### [Records]
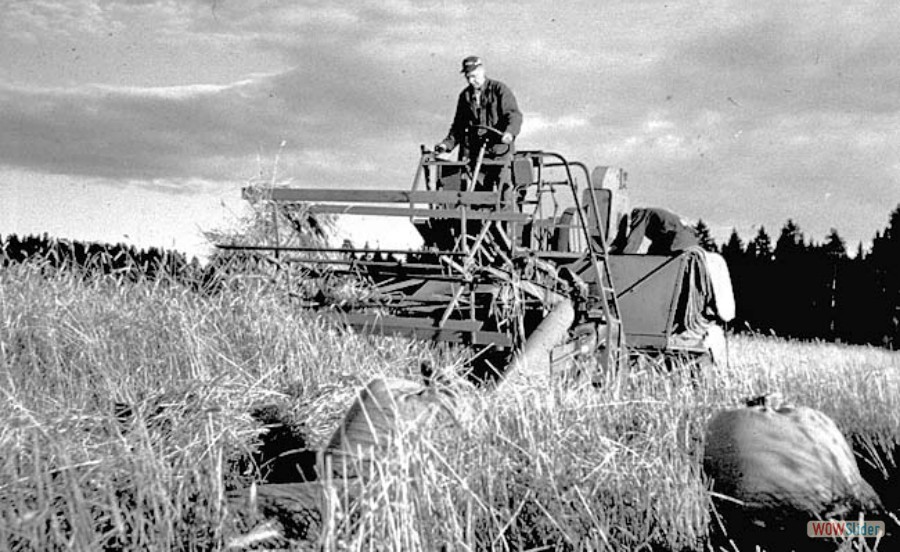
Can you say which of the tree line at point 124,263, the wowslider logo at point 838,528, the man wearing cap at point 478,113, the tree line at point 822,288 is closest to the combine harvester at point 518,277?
the man wearing cap at point 478,113

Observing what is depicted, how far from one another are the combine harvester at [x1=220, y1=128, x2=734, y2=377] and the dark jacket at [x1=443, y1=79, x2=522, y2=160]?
0.20 metres

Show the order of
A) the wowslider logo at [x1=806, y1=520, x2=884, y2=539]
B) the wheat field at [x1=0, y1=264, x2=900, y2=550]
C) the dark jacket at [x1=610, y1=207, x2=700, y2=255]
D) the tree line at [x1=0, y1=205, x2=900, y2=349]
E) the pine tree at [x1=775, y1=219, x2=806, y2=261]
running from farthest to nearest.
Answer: the pine tree at [x1=775, y1=219, x2=806, y2=261]
the tree line at [x1=0, y1=205, x2=900, y2=349]
the dark jacket at [x1=610, y1=207, x2=700, y2=255]
the wowslider logo at [x1=806, y1=520, x2=884, y2=539]
the wheat field at [x1=0, y1=264, x2=900, y2=550]

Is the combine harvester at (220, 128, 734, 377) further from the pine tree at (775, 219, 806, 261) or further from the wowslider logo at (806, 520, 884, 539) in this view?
the pine tree at (775, 219, 806, 261)

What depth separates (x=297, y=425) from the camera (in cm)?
639

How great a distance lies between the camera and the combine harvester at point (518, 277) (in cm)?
750

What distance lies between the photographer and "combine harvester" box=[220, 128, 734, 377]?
24.6 feet

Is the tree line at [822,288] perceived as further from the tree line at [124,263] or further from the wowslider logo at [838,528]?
the wowslider logo at [838,528]

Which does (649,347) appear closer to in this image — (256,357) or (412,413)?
(256,357)

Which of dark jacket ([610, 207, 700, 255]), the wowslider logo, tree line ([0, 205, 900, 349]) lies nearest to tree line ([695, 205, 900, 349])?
tree line ([0, 205, 900, 349])

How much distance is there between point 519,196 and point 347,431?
4.61 metres

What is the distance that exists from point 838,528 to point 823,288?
32.8m

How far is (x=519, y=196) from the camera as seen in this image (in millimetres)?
9047

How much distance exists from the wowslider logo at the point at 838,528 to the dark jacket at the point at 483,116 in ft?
17.5

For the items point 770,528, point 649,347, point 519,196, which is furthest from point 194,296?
point 770,528
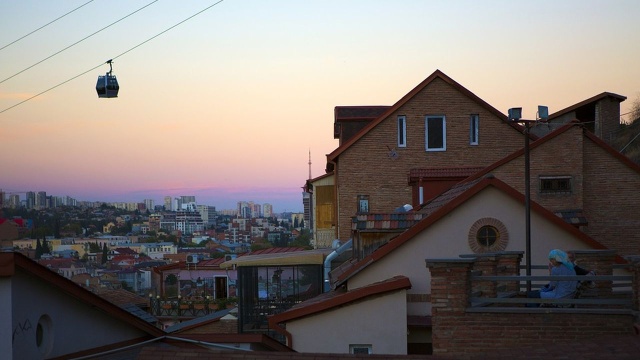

### [Task goal]
Could you rewrite all the records above with every "combine harvester" changed to "harvesting machine", keeping everything else the same and leaving out the pictures?

### [Task solution]
Can you say which of the tree line at point 124,263, the wowslider logo at point 838,528, the man wearing cap at point 478,113, the tree line at point 822,288 is closest to the harvesting machine at point 518,277?
the man wearing cap at point 478,113

Observing what is depicted, how far from one another are the harvesting machine at [x1=220, y1=128, x2=734, y2=377] and the dark jacket at [x1=443, y1=79, x2=522, y2=160]?
0.20 metres

Show the order of
A) the wowslider logo at [x1=806, y1=520, x2=884, y2=539]
B) the wheat field at [x1=0, y1=264, x2=900, y2=550]
C) the dark jacket at [x1=610, y1=207, x2=700, y2=255]
D) the tree line at [x1=0, y1=205, x2=900, y2=349]
E) the pine tree at [x1=775, y1=219, x2=806, y2=261]
running from farthest to nearest.
Answer: the pine tree at [x1=775, y1=219, x2=806, y2=261]
the tree line at [x1=0, y1=205, x2=900, y2=349]
the dark jacket at [x1=610, y1=207, x2=700, y2=255]
the wowslider logo at [x1=806, y1=520, x2=884, y2=539]
the wheat field at [x1=0, y1=264, x2=900, y2=550]

Is the harvesting machine at (220, 128, 734, 377) further from the pine tree at (775, 219, 806, 261) or further from the wowslider logo at (806, 520, 884, 539) in this view?
the pine tree at (775, 219, 806, 261)

What depth separates (x=297, y=425) from the camera (in cm)?
639

How great a distance lies between the camera and the harvesting machine at point (518, 277) (in cm)?
750

What distance lies between the photographer and "harvesting machine" box=[220, 128, 734, 377]?
24.6 feet

Is the tree line at [822,288] perceived as further from the tree line at [124,263] or further from the wowslider logo at [838,528]?
the wowslider logo at [838,528]

Which does (649,347) appear closer to in this image — (256,357) or (412,413)?
(256,357)

Which of dark jacket ([610, 207, 700, 255]), the wowslider logo, tree line ([0, 205, 900, 349]) lies nearest to tree line ([695, 205, 900, 349])?
tree line ([0, 205, 900, 349])

How much distance is there between point 519,196 and point 347,431?
4.61 metres

What is the distance that exists from point 838,528 to point 823,288?
32.8m

How far is (x=519, y=196) from the camera as seen in this image (in millimetres)?
9047

How much distance exists from the wowslider logo at the point at 838,528 to the dark jacket at the point at 483,116 in ft?
17.5

For the items point 770,528, point 649,347, point 519,196, which is furthest from point 194,296?
point 770,528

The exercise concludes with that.